Please reproduce each of the following lines word for word, leaving out the pictures.

* BEGIN Data shown *

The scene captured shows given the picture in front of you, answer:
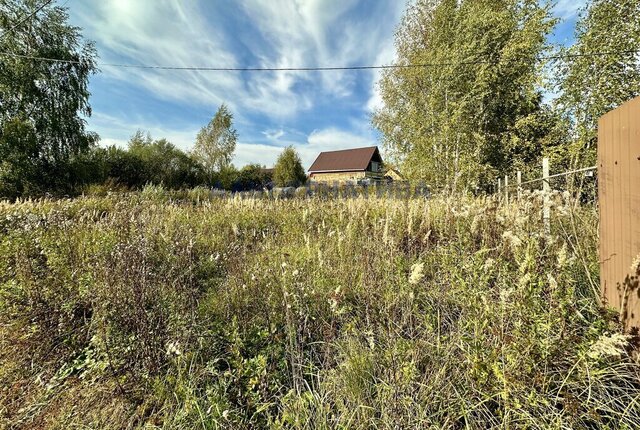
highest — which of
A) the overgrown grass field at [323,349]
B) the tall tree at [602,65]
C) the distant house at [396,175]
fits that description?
the tall tree at [602,65]

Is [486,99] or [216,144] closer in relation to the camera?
[486,99]

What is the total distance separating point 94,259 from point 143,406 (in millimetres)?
2040

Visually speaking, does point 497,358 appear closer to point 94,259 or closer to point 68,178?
point 94,259

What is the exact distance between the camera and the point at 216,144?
27578mm

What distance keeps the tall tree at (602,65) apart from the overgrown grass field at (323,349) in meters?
5.75

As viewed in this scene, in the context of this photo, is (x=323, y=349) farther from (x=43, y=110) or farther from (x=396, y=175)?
(x=396, y=175)

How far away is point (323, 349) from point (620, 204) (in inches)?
72.4

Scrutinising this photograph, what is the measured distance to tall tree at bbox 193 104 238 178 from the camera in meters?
27.1

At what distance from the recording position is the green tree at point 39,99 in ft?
37.8

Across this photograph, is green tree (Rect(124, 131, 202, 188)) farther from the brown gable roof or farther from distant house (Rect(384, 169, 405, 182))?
the brown gable roof

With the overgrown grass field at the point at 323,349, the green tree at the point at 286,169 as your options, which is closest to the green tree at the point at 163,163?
the green tree at the point at 286,169

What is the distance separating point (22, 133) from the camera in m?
11.5

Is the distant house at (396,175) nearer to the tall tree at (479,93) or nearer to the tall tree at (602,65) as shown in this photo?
the tall tree at (479,93)

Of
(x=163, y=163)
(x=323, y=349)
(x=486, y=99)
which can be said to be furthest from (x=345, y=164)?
(x=323, y=349)
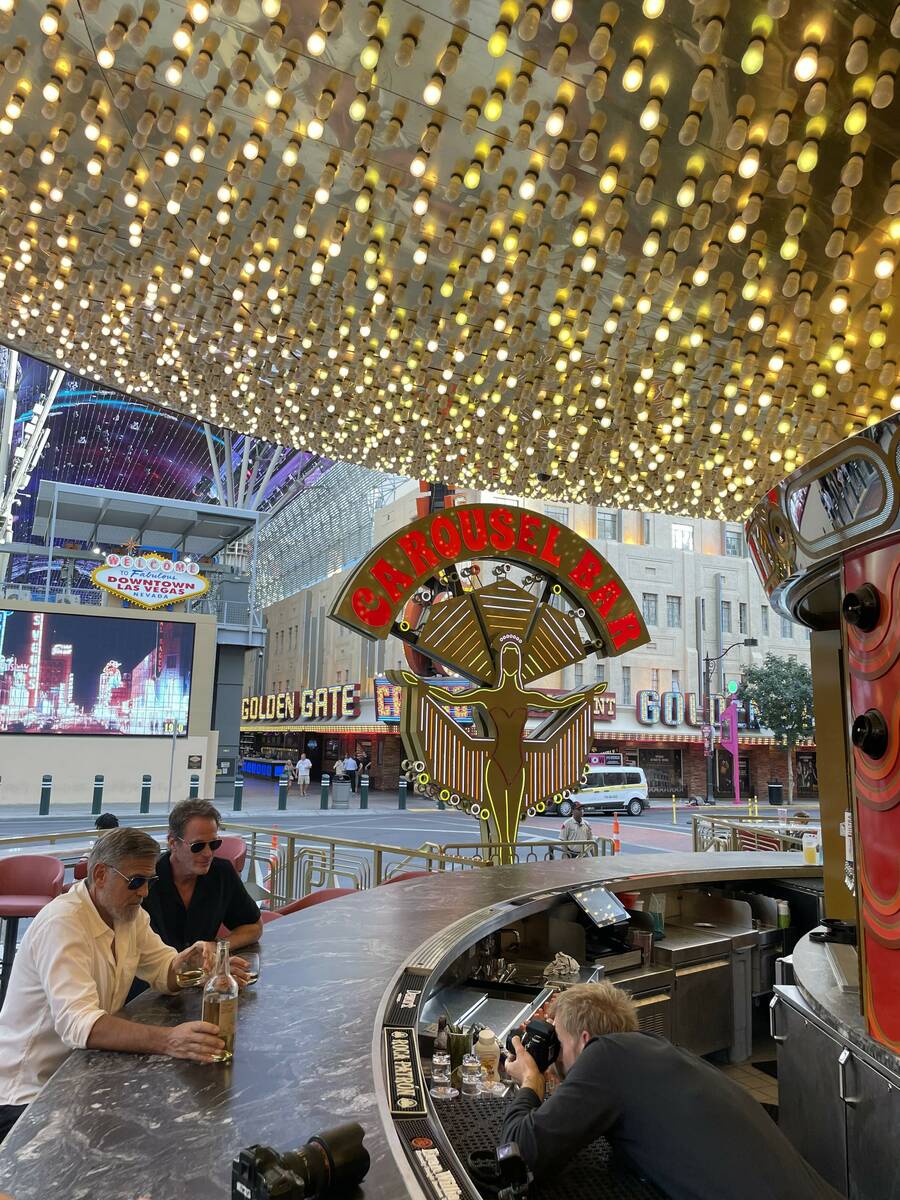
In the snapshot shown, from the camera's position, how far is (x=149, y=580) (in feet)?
71.7

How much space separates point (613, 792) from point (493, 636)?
18.9 meters

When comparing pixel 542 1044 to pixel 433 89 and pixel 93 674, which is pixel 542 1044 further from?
pixel 93 674

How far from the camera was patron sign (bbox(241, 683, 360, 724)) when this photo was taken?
32188mm

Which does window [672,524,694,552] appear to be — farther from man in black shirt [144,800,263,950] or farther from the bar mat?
the bar mat

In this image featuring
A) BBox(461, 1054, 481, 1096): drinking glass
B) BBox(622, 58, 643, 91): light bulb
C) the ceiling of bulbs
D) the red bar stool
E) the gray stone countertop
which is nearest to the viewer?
BBox(461, 1054, 481, 1096): drinking glass

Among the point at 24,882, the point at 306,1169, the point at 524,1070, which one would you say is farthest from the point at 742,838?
the point at 306,1169

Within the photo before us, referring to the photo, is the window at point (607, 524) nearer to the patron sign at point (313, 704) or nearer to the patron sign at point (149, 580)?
the patron sign at point (313, 704)

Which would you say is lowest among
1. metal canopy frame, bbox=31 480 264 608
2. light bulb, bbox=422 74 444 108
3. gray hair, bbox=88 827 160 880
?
gray hair, bbox=88 827 160 880

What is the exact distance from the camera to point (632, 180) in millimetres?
4391

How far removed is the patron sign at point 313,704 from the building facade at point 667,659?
0.39 meters

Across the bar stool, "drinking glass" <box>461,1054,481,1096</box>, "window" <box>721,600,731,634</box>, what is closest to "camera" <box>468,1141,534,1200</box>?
"drinking glass" <box>461,1054,481,1096</box>

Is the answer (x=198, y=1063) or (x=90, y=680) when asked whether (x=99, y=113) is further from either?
(x=90, y=680)

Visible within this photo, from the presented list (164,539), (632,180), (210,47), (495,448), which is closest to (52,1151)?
(210,47)

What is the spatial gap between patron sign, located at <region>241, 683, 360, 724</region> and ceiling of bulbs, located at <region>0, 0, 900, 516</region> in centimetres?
2437
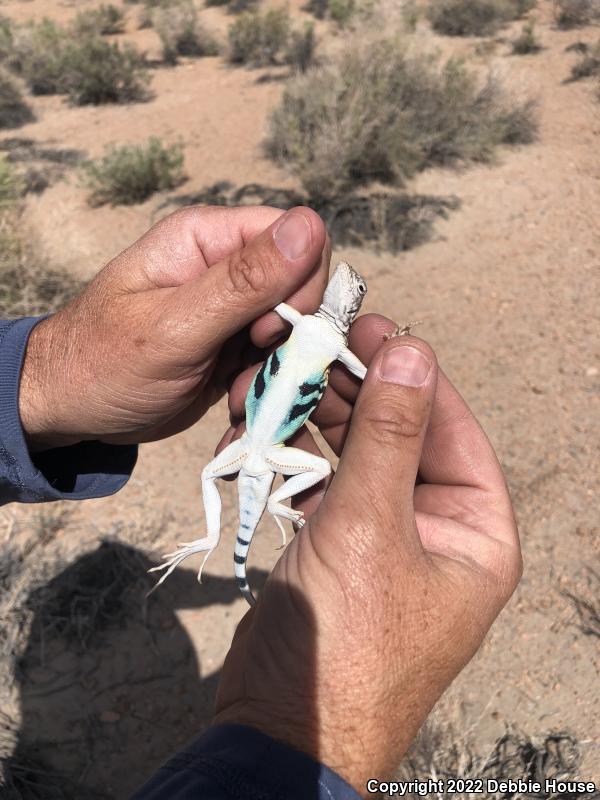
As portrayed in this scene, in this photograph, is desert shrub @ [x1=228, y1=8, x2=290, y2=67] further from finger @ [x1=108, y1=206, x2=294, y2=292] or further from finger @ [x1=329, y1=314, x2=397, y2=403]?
finger @ [x1=329, y1=314, x2=397, y2=403]

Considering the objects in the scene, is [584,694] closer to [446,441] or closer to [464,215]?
[446,441]

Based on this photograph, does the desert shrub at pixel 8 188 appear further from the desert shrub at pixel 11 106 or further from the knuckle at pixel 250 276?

* END Data shown *

Written response »
The scene captured shows given the picture in front of you, answer:
highest — which of
A) the overgrown grass field at [323,349]
B) the tall tree at [602,65]
C) the distant house at [396,175]
fits that description?
the tall tree at [602,65]

Is [486,99] or [216,144] closer in relation to the camera?
[486,99]

What is the total distance separating point 94,259 from point 143,406 (in millimetres)?
2040

Visually speaking, does point 497,358 appear closer to point 94,259 or closer to point 68,178?
point 94,259

What is the exact distance between the camera and the point at 216,144?
27578mm

What distance keeps the tall tree at (602,65) apart from the overgrown grass field at (323,349) in meters?
5.75

As viewed in this scene, in the context of this photo, is (x=323, y=349) farther from (x=43, y=110) or farther from (x=396, y=175)?
(x=396, y=175)

How far away is point (323, 349) from point (620, 204) (in inches)?
72.4

Scrutinising this photograph, what is the measured distance to tall tree at bbox 193 104 238 178 from the camera in meters?
27.1

At what distance from the recording position is the green tree at point 39,99 in ft?
37.8

Across this photograph, is green tree (Rect(124, 131, 202, 188)) farther from the brown gable roof or farther from distant house (Rect(384, 169, 405, 182))?
the brown gable roof

With the overgrown grass field at the point at 323,349, the green tree at the point at 286,169 as your options, which is closest to the green tree at the point at 163,163?
the green tree at the point at 286,169

What is the distance separating point (22, 133) from the camera in m?
11.5

Is the distant house at (396,175) nearer to the tall tree at (479,93) or nearer to the tall tree at (602,65) as shown in this photo?
the tall tree at (479,93)

Of
(x=163, y=163)
(x=323, y=349)
(x=486, y=99)
which can be said to be furthest from (x=345, y=164)?
(x=323, y=349)
In the snapshot shown, from the camera's position, how far is (x=149, y=580) (in feet)?
71.7

How much space separates point (613, 792) from point (493, 636)?
18.9 meters

When comparing pixel 542 1044 to pixel 433 89 and pixel 93 674, which is pixel 542 1044 further from?
pixel 93 674

How far from the camera was patron sign (bbox(241, 683, 360, 724)) when this photo was taken?
32188mm

Which does window [672,524,694,552] appear to be — farther from man in black shirt [144,800,263,950] or farther from the bar mat?
the bar mat

In this image featuring
A) BBox(461, 1054, 481, 1096): drinking glass
B) BBox(622, 58, 643, 91): light bulb
C) the ceiling of bulbs
D) the red bar stool
E) the gray stone countertop
which is nearest to the viewer?
BBox(461, 1054, 481, 1096): drinking glass

Among the point at 24,882, the point at 306,1169, the point at 524,1070, which one would you say is farthest from the point at 742,838?
the point at 306,1169

Within the photo before us, referring to the photo, is the window at point (607, 524) nearer to the patron sign at point (313, 704) or nearer to the patron sign at point (149, 580)?
the patron sign at point (313, 704)

Which would you say is lowest among
1. metal canopy frame, bbox=31 480 264 608
2. light bulb, bbox=422 74 444 108
3. gray hair, bbox=88 827 160 880
?
gray hair, bbox=88 827 160 880

What is the exact distance from the camera to point (632, 180) in millimetres?
4391

How far removed is the patron sign at point 313,704 from the building facade at point 667,659?
0.39 meters

Across the bar stool, "drinking glass" <box>461,1054,481,1096</box>, "window" <box>721,600,731,634</box>, what is closest to "camera" <box>468,1141,534,1200</box>?
"drinking glass" <box>461,1054,481,1096</box>

Is the answer (x=198, y=1063) or (x=90, y=680) when asked whether (x=99, y=113) is further from either?
(x=90, y=680)

Visible within this photo, from the presented list (164,539), (632,180), (210,47), (495,448), which is closest to (52,1151)?
(210,47)

What is the spatial gap between patron sign, located at <region>241, 683, 360, 724</region> and ceiling of bulbs, located at <region>0, 0, 900, 516</region> in centimetres?
2437
As portrayed in this scene, in this photograph, is desert shrub @ [x1=228, y1=8, x2=290, y2=67] further from finger @ [x1=108, y1=206, x2=294, y2=292] or further from finger @ [x1=329, y1=314, x2=397, y2=403]?
finger @ [x1=329, y1=314, x2=397, y2=403]

Considering the objects in the scene, is [584,694] closer to [446,441] or closer to [464,215]?
[446,441]

Based on this photograph, does the desert shrub at pixel 8 188 appear further from the desert shrub at pixel 11 106 or further from the knuckle at pixel 250 276?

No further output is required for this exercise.